When the wizard returned he at once asked for the egg. This time it was spotless. "You have passed the test," he said to the third sister. "You shall be my bride." ("And second prize," said Sally, to herself this time, "is two weeks in Niagara Falls.") The wizard no longer had any power over her, and had to do whatever she asked. There was more, about how the wizard met his come-uppance and was burned to death, but Sally already knew which features stood out for her.
At first she thought the most important thing in the story was the forbidden room. What would she put in the forbidden room, in her present-day realistic version? Certainly not chopped-up women. It wasn't that they were too unrealistic, but they were certainly too sick, as well as being too obvious. She wanted to do something more clever. She thought it might be a good idea to have the curious woman open the door and find nothing there a
t all, but after mulling it over she set this notion aside.

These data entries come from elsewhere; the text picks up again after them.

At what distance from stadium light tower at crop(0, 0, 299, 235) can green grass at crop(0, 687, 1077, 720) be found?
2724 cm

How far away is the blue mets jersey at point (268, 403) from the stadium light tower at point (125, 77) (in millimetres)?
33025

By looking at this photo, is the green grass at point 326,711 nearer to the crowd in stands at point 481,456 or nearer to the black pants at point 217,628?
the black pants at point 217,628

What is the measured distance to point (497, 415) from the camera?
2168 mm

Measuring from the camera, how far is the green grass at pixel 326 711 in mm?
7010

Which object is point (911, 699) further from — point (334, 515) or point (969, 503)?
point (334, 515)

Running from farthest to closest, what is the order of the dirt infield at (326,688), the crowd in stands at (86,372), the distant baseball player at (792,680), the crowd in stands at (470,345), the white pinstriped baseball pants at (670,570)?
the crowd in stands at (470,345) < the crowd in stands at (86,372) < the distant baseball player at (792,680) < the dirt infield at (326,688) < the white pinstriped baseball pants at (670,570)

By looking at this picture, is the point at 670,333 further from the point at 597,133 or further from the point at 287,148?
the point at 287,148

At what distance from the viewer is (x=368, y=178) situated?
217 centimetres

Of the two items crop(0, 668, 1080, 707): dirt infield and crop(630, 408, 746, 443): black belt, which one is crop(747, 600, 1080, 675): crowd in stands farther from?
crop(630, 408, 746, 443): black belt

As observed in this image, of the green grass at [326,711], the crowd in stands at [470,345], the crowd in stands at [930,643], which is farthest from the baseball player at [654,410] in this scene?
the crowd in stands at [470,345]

It would leave her with the problem of why the wizard would have a forbidden room in which he kept nothing.
That was the way she was thinking right after she got the assignment, which was a full two weeks ago. So far she's written nothing. The great temptation is to cast herself in the role of the cunning heroine, but again it's too predictable. And Ed certainly isn't the wizard; he's nowhere near sinister enough. If Ed were the wizard, the room would contain a forest, some ailing plants and feeble squirrels, and Ed himself, fixing them up; but then, if it were Ed the room wouldn't even be locked, and there would be no story.
Now, as she sits at her desk, fiddling with her felt-tip pen, it comes to Sally that the intriguing thing about the story, the thing she should fasten on, is the egg. Why an egg? From the night course in Comparative Folklore she took four years ago, she remembers that the egg can be a fertility symbol, or a necessary object in African spells, or something the world hatched out of. Maybe in this story it's a symbol of virginity, and that is why the wizard requires it unbloodied. Women with dirty eggs get murdered, those with clean ones get married.

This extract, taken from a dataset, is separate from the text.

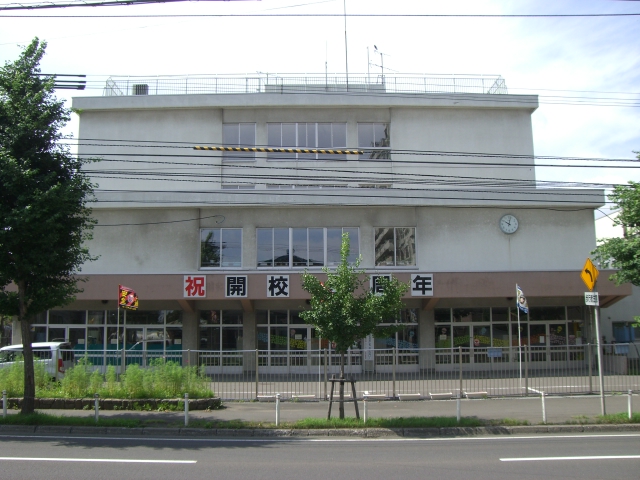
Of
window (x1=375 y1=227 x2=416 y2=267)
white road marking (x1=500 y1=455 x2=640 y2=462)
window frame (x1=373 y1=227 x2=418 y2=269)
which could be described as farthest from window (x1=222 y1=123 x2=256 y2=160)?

But this isn't useful either. The concept is so outmoded. Sally doesn't see how she can transpose it into real life without making it ridiculous, unless she sets the story in, for instance, an immigrant Portuguese family, and what would she know about that?
Sally opens the drawer of her desk and hunts around in it for her nail file. As she's doing this, she gets the brilliant idea of writing the story from the point of view of the egg. Other people will do the other things: the clever girl, the wizard, the two blundering sisters, who weren't smart enough to lie, and who will have problems afterwards, because of the thin red lines running all over their bodies, from where their parts joined together. But no one will think of the egg. How does it feel, to be the innocent and passive cause of so much misfortune?